Step 1: Extracting the information from “genres.list”¶

The goal of this step is to extract the movie titles and their production year from “movies.list”, and store the extracted data into a dataframe. Dataframe (from the python package pandas) is one of the key tools that is commonly used for data profiling and cleaning. To extract the desired information from the text, we rely on regular expressions which are implemented in the python package “re”.

In [6]:

import re
import pandas as pd

with open("./data/genres.list") as genres_file:
	raw_content = genres_file.readlines()
	genres_list = []
	content = raw_content[382:]
	for line in content:
		m = re.match(r'"?(.*[^"])"? \(((?:\d|\?){4})(?:/\w*)?\).*\s((?:\w|-)+)', line.strip())
		genres_list.append([m.group(1), m.group(2), m.group(3)])
	genres_data = pd.DataFrame(genres_list, columns=['movie', 'year', 'genre'])

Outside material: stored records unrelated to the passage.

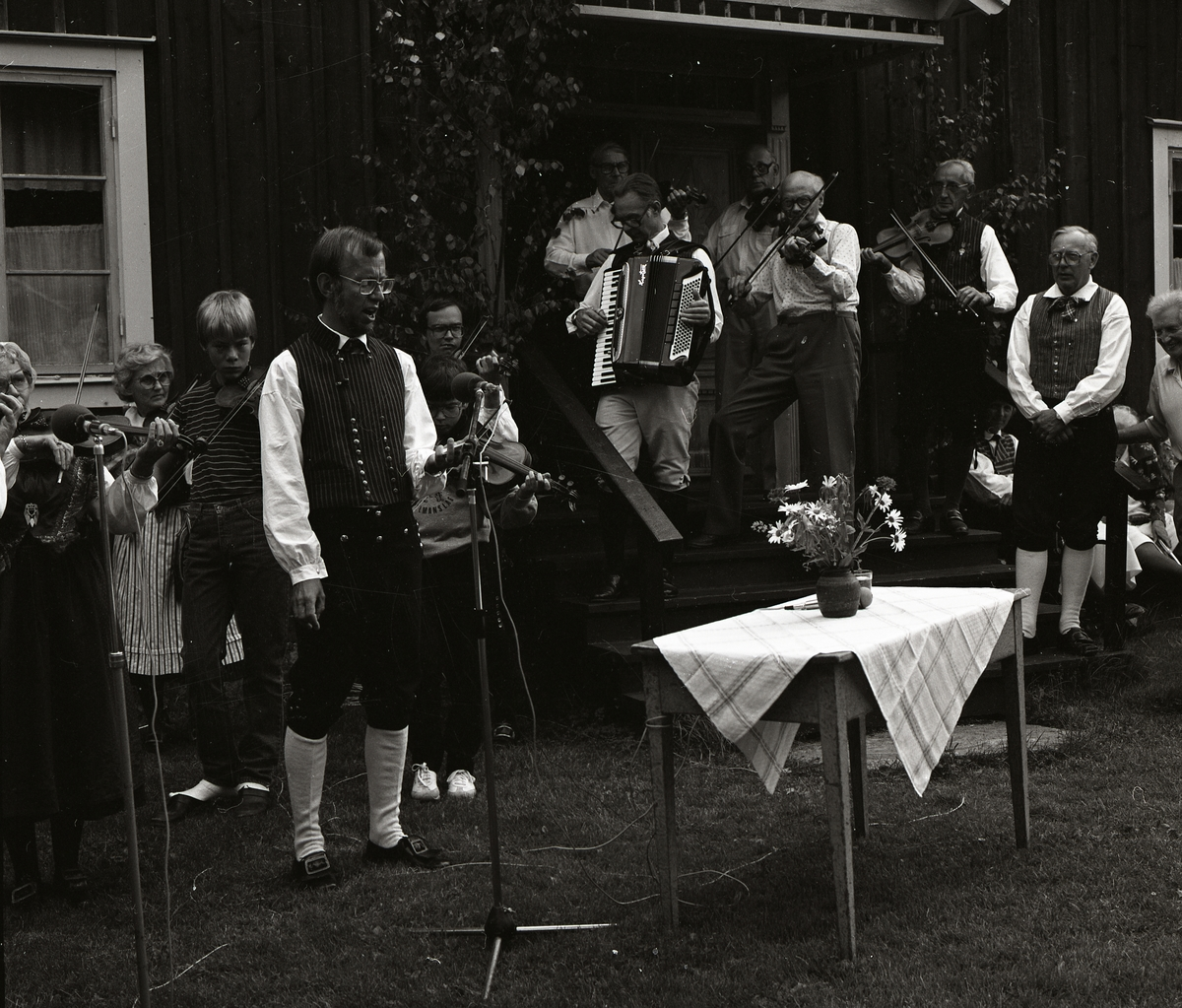 Ett spelmanslag samt en sångare upptäcker vid Rengsjöfesten, 18 juli 1982.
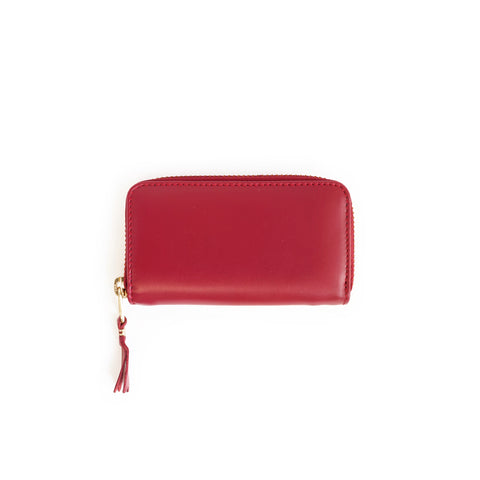 A rectangular-shaped, full zip leather coin purse in red.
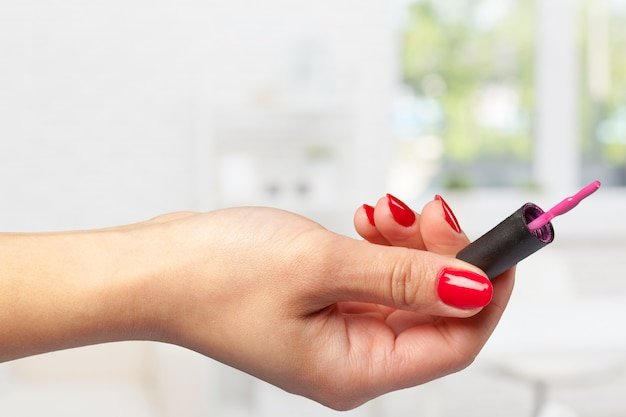 Hand van jonge het nagellakborstel van de meisjesholding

Step 2: Extracting the information from “ratings.list”

In [7]:

with open("./data/ratings.list") as ratings_file:
	raw_content = ratings_file.readlines()
	ratings_list = []
	content = raw_content[28:]
	for line in content:
		m = re.match(r'(?:\d|\.|\*){10}\s+\d+\s+(1?\d\.\d)\s"?(.*[^"])"? \(((?:\d|\?){4})(?:/\w*)?\)', line.strip())
		if m is None: continue
		ratings_list.append([m.group(2), m.group(3), m.group(1)])
	ratings_data = pd.DataFrame(ratings_list, columns=['movie', 'year', 'rating'])

Note that one has to repeat the information extraction procedure for other data files as well if he is interested in their content. For now (and to keep the tutorial simple), we assume that we are only interested in genres and ratings of movies. The above code snippets store the extracted data on these two attributes into two dataframes (namely, genres_list and ratings_list).

Part 3: Data Profiling & Cleaning

The high-level goal in this stage of data prepration is to look into the data that we have acquired and extracted so far. This helps us to get familiar with data, understand in what ways the data needs cleaning or transformation, and finally enables us to prepare the data for the following steps of the data integration task.

Step 1: Loading the “Kaggle 5000 Movie Dataset”

For this step, we rely on dataframes (from the python package pandas) as they are designed to assist users in data exploration and data profiling tasks. In Part 2 of the tutorial, we stored the extracted data from “IMDB Plain Text Data” into dataframes. It would be appropriate to load the “Kaggle 5000 Movies Dataset” into a dataframe as well and follow the same data profiling procedure for all datasets.

In [8]:

import pandas as pd

# Loading the Kaggle dataset from the .csv file (kaggle_dataset.csv)
kaggle_data = pd.read_csv('./data/kaggle_dataset.csv')

Step 2: Calculating Some Basic Statistics (Profiling)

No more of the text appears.